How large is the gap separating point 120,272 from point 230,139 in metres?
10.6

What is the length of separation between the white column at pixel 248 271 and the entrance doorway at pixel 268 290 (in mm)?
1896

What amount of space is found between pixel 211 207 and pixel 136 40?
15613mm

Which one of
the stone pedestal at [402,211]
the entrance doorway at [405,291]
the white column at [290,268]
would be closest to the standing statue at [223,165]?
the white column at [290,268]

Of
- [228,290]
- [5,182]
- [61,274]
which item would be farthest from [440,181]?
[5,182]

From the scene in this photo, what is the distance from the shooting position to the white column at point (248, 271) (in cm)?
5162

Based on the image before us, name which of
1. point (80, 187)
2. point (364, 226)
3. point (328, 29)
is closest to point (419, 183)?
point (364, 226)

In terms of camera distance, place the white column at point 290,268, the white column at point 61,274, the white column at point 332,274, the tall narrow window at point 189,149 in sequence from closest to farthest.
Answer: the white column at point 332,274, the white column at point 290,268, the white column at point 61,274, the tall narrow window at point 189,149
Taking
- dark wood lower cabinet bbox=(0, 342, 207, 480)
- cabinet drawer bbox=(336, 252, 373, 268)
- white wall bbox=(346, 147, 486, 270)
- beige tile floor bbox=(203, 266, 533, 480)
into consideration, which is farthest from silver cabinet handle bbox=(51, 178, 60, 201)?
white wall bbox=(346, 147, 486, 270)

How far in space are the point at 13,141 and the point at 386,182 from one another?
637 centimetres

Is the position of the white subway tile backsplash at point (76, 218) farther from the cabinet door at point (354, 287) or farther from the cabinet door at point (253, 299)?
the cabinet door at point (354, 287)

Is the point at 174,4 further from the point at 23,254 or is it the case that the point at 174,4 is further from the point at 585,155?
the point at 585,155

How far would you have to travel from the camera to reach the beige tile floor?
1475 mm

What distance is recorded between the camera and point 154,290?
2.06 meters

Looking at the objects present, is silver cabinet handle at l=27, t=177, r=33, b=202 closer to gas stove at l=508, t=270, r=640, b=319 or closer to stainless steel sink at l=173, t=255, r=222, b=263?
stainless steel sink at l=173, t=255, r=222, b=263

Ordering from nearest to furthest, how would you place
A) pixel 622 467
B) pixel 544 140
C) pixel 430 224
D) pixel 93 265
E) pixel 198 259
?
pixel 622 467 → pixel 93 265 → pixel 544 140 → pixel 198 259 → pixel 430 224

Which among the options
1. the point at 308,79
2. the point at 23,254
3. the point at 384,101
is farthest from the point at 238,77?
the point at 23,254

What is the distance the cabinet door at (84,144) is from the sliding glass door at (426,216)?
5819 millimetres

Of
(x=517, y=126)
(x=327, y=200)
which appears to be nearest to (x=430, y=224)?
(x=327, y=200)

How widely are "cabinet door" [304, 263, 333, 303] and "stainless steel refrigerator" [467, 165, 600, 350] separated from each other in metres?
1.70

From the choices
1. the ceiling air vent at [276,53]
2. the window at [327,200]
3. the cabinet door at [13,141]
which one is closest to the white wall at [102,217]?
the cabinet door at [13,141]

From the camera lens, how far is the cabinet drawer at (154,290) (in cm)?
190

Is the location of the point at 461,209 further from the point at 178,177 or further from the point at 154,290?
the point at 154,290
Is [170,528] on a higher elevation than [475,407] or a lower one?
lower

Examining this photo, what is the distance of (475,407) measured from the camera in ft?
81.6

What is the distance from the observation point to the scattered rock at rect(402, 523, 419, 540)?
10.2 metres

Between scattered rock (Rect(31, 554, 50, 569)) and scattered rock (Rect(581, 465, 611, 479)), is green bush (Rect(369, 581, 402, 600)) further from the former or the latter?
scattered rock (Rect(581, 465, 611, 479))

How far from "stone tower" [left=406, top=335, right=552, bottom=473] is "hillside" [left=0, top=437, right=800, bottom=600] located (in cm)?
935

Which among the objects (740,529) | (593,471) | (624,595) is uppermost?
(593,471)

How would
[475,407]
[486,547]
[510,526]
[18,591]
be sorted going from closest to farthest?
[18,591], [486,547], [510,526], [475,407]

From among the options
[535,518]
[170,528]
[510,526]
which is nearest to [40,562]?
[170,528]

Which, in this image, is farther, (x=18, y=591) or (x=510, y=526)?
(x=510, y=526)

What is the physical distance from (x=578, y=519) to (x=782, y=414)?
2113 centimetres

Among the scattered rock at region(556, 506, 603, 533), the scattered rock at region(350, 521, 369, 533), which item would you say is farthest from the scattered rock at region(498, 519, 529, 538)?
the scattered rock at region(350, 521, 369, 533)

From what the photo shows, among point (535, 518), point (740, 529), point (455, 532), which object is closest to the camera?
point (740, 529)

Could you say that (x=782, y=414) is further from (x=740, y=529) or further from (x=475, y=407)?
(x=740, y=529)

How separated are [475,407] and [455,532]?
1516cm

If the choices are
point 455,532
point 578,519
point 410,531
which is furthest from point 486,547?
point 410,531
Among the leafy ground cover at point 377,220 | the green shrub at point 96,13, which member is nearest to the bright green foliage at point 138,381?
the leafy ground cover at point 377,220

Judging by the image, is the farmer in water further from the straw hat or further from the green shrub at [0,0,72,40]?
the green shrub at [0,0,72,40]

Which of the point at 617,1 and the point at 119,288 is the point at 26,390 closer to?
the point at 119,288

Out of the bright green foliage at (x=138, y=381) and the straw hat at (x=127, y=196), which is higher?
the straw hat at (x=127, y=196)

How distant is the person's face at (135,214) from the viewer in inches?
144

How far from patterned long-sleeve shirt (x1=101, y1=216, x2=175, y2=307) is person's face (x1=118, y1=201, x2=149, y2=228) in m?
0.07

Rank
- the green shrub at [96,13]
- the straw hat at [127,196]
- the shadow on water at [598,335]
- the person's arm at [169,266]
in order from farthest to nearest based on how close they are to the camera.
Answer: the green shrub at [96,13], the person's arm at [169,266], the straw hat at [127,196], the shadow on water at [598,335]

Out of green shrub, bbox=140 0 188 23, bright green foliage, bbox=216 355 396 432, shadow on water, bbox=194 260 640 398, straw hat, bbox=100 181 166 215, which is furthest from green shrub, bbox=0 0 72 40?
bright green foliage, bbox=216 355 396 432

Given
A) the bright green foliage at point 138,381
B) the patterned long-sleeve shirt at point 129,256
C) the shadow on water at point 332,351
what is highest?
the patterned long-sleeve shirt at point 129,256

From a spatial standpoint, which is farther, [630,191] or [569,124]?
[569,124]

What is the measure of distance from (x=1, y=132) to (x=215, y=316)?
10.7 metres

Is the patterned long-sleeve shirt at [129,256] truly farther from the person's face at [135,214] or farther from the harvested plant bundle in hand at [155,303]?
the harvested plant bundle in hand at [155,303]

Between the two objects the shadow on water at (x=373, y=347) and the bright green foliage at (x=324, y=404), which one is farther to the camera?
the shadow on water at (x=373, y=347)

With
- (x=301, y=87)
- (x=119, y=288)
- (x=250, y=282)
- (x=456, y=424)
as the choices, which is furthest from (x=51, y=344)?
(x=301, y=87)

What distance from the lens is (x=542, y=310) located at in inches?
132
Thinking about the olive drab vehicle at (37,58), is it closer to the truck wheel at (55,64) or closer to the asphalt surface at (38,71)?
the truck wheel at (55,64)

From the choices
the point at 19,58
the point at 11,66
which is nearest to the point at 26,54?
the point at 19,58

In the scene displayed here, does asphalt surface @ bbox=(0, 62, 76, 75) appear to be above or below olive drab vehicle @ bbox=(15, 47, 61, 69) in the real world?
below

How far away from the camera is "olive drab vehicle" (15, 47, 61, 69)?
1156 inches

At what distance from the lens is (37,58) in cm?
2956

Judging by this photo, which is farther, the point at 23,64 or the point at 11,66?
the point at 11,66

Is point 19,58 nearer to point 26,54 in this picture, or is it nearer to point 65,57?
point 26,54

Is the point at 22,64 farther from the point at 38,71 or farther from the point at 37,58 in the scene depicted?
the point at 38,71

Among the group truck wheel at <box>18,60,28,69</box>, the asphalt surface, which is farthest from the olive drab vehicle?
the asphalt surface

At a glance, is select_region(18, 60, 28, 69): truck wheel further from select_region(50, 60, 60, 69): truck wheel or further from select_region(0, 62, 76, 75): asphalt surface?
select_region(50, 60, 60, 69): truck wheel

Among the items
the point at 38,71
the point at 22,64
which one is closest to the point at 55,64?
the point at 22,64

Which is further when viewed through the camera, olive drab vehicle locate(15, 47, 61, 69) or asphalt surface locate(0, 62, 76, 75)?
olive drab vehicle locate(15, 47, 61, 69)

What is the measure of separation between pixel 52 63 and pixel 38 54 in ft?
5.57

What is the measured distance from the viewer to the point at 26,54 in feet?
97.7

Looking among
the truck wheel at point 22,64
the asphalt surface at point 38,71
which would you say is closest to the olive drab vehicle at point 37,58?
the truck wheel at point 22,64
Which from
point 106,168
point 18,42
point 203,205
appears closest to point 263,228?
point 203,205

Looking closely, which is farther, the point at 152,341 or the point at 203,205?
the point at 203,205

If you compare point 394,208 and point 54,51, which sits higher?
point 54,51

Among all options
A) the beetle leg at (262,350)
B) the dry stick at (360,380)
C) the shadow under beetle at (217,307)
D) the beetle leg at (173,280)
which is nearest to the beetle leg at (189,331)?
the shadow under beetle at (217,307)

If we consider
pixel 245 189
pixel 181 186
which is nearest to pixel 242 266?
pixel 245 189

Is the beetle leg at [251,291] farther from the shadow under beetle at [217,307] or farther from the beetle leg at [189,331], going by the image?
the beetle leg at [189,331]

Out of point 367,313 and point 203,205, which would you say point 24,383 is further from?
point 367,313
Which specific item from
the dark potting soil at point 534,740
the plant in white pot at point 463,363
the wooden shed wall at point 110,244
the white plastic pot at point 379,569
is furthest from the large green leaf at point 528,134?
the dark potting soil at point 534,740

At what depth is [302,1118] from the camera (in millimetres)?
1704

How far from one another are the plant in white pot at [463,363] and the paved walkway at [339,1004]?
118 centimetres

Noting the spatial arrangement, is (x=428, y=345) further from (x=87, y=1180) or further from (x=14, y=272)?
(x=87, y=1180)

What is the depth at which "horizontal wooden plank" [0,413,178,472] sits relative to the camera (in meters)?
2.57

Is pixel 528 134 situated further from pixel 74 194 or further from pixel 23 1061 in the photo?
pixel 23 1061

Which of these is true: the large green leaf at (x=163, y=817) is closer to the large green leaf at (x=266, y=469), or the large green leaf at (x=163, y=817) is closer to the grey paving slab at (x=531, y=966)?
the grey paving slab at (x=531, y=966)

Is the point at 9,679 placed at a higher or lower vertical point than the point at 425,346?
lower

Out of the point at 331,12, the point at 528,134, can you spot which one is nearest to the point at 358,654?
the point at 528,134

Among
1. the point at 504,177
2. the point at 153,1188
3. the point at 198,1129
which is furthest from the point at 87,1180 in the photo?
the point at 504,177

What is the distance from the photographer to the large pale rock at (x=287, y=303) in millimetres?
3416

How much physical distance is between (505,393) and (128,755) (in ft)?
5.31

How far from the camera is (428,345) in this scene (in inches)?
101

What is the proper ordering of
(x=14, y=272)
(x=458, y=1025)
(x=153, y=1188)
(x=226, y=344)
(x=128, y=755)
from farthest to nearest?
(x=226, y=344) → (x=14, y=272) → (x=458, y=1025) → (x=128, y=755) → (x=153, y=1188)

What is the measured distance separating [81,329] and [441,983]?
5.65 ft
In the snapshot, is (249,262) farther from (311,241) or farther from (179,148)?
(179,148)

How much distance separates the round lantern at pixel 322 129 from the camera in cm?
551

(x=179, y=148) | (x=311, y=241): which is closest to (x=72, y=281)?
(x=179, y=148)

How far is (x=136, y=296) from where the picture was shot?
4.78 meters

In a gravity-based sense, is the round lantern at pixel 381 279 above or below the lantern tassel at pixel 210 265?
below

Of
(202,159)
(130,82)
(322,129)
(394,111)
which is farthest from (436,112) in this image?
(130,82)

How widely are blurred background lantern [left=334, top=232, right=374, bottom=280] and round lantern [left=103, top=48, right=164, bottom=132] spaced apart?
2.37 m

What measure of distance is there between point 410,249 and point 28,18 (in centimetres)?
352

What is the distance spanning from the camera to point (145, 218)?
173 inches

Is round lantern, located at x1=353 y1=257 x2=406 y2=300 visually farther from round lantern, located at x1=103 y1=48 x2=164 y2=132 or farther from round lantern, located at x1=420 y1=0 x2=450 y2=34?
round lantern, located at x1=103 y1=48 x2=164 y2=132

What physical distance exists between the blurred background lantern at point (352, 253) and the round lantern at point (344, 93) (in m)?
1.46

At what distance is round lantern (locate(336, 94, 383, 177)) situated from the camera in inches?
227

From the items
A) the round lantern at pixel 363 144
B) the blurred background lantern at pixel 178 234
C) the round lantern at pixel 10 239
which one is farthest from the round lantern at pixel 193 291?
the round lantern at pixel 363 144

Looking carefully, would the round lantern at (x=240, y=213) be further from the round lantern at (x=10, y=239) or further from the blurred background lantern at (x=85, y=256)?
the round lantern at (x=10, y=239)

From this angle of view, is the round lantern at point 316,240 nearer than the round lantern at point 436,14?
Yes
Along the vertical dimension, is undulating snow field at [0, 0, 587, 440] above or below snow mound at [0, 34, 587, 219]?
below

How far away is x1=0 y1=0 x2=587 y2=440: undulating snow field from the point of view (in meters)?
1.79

◆ ◆ ◆ ◆ ◆ ◆ ◆

PROBLEM DETAILS => Please pull out every line in the records above that contains the word "wall".

WORKED ANSWER =>
- white wall bbox=(346, 147, 486, 270)
white wall bbox=(346, 147, 486, 270)
which one is closest to the white wall at [102,217]?
the wooden shed wall at point 110,244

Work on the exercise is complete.